Reverse Reward: Bidirectional Inference for Enhanced Reasoning
The paper's most significant practical contribution is the Reverse Reward framework. Here, Ledom is used as a reward model to rerank or guide the outputs of FLMs. The reverse reward is defined as the likelihood of the input prompt given the candidate output, as scored by Ledom. This is combined with the forward model's probability in a bidirectional reward:
R(x,y)=PFLM​(y∣x)1−λ⋅PRLM​(x∣y)λ
Two inference strategies are proposed:
- Response-Level Reranking (Best-of-N): Generate N candidates with the FLM, rerank using the combined reward, and select the best.
- Step-wise Beam Search: At each reasoning step, expand candidate beams, score with the combined reward, and select top beams iteratively.
Empirical Results on Mathematical Reasoning
Reverse Reward is evaluated on GSM8K, MATH-500, AIME 2024, and AMC 2023, using strong FLMs (DeepSeekMath, QwenMath, OpenMath2) as baselines. Across all models and datasets, Reverse Reward consistently improves accuracy over greedy and random selection baselines. For example, QwenMath achieves 96.1% on GSM8K and 80.8% on MATH-500 with Reverse Reward, outperforming standard decoding. Step-wise beam search further enhances performance on multi-step problems.
Ablation studies show that increasing the number of sampled candidates improves performance, and qualitative case studies demonstrate that Reverse Reward can correct errors missed by FLMs, especially in multi-step reasoning.
Theoretical and Practical Implications
The results establish that reverse language modeling is a viable and complementary paradigm to conventional FLMs. Ledom's unique posterior reasoning capabilities enable new forms of bidirectional inference, improving the quality and robustness of generative models, particularly in domains requiring complex reasoning or abductive inference.
Practical implications include:
- Hybrid Decoding: Integrating RLMs as evaluators or rerankers in FLM pipelines can systematically enhance output quality, especially for reasoning-intensive tasks.
- Data Augmentation and QA Generation: RLMs facilitate the generation of questions from answers, supporting scalable dataset creation.
- Safety and Alignment: The distinct failure modes of RLMs necessitate new safety and alignment strategies, potentially involving bidirectional or adversarial training.

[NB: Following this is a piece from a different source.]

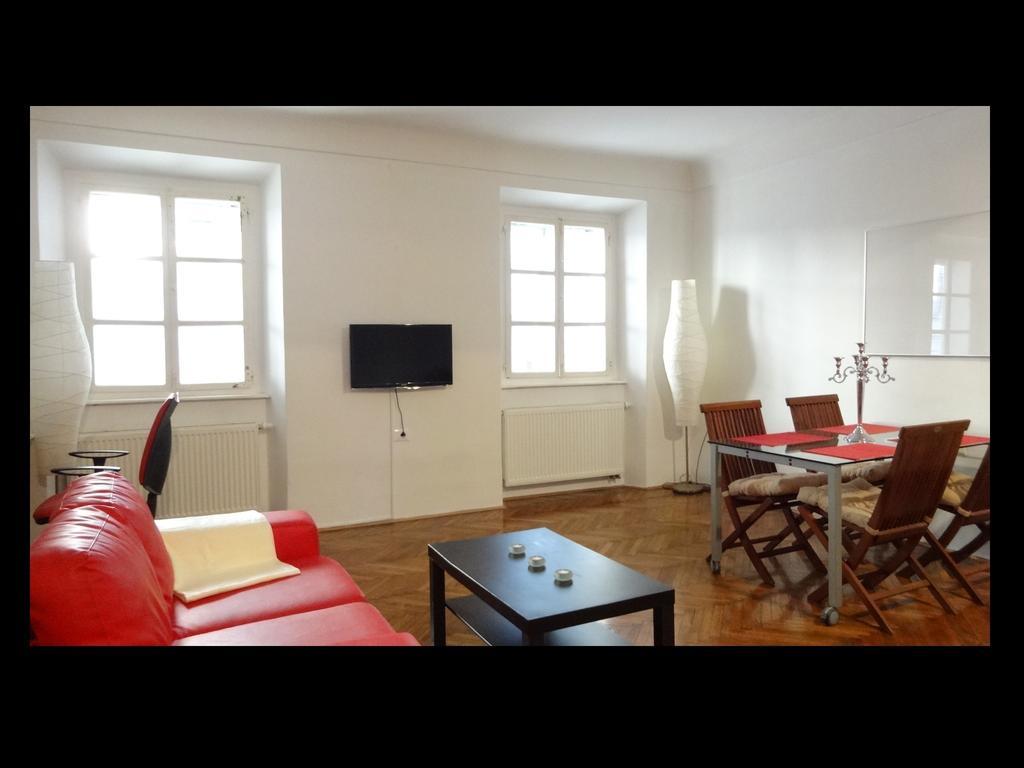 Apartment Domus Romanus *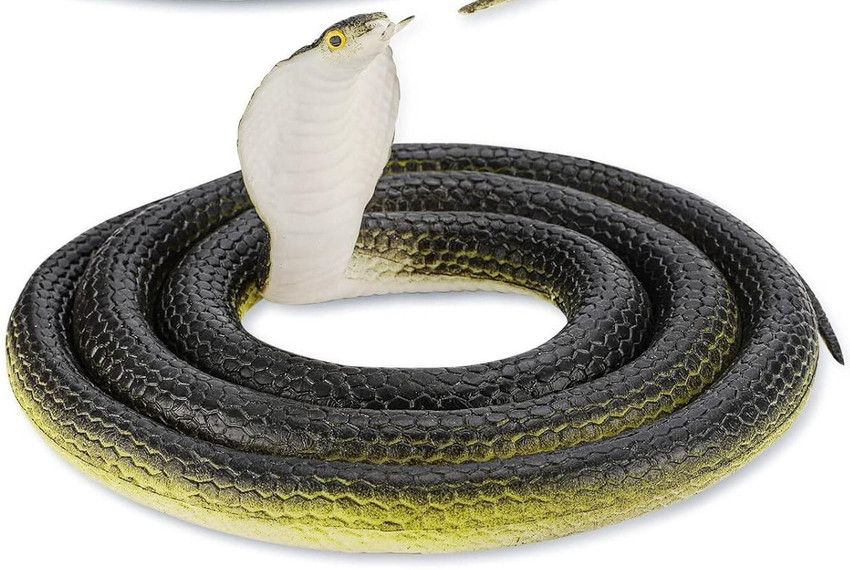 Realistic rubber snake top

- Mitigating Inductive Biases: Combining forward and reverse models can address asymmetries and generalization failures (e.g., reversal curse) inherent in unidirectional models.
Limitations and Future Directions
The study acknowledges several limitations:
- RLMs are less effective for forward-oriented tasks (e.g., code generation, sequential decision-making).

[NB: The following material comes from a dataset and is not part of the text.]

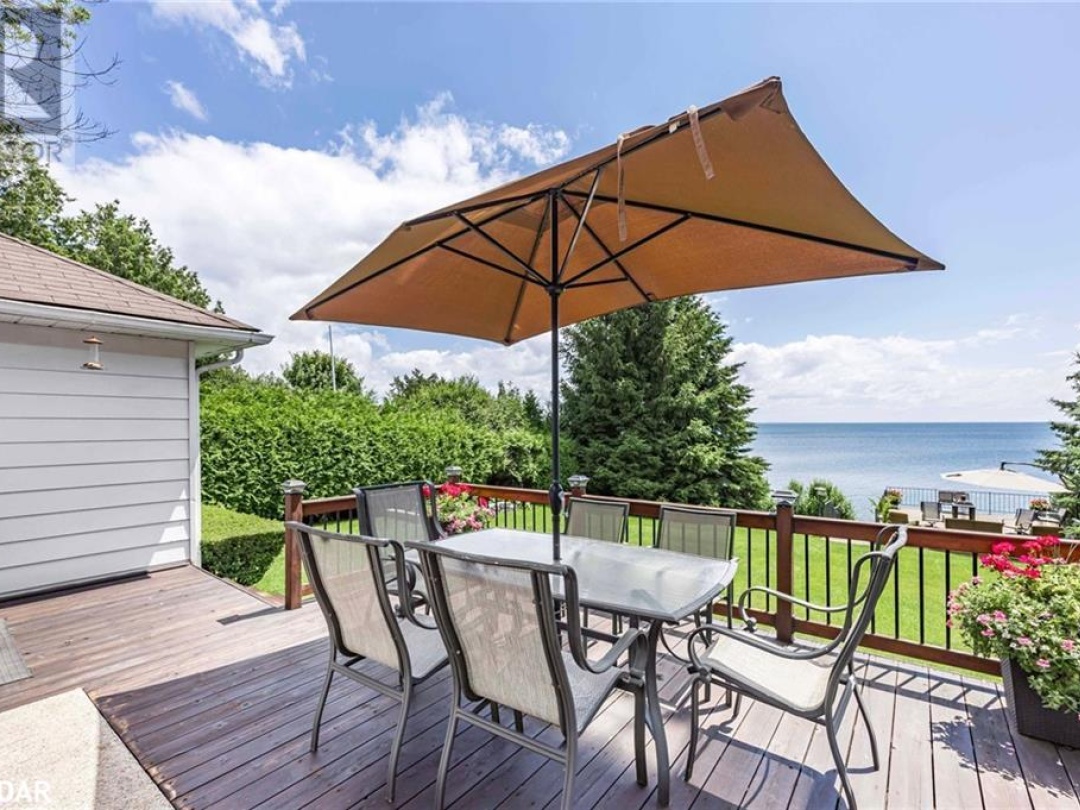 1125 Woodland Drive, Lake Simcoe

- The models are not trained at the largest possible scales, leaving open questions about scaling behavior.
- Evaluation is limited to English; cross-linguistic generalization remains unexplored.
- Optimal training recipes for RLMs are not yet established.
Future research directions include scaling RLMs, developing hybrid bidirectional architectures, refining safety mechanisms, and extending evaluation to diverse languages and domains.
Conclusion
Ledom demonstrates that reverse language modeling is a fundamental and practical alternative to conventional forward modeling. The open release of models, code, and data provides a foundation for further research into bidirectional and reverse modeling paradigms. The Reverse Reward framework, in particular, offers a robust method for leveraging the complementary strengths of forward and reverse models, with immediate applications in reasoning, evaluation, and data augmentation. This work opens a new axis of exploration in language modeling, with significant implications for both theoretical understanding and practical system design.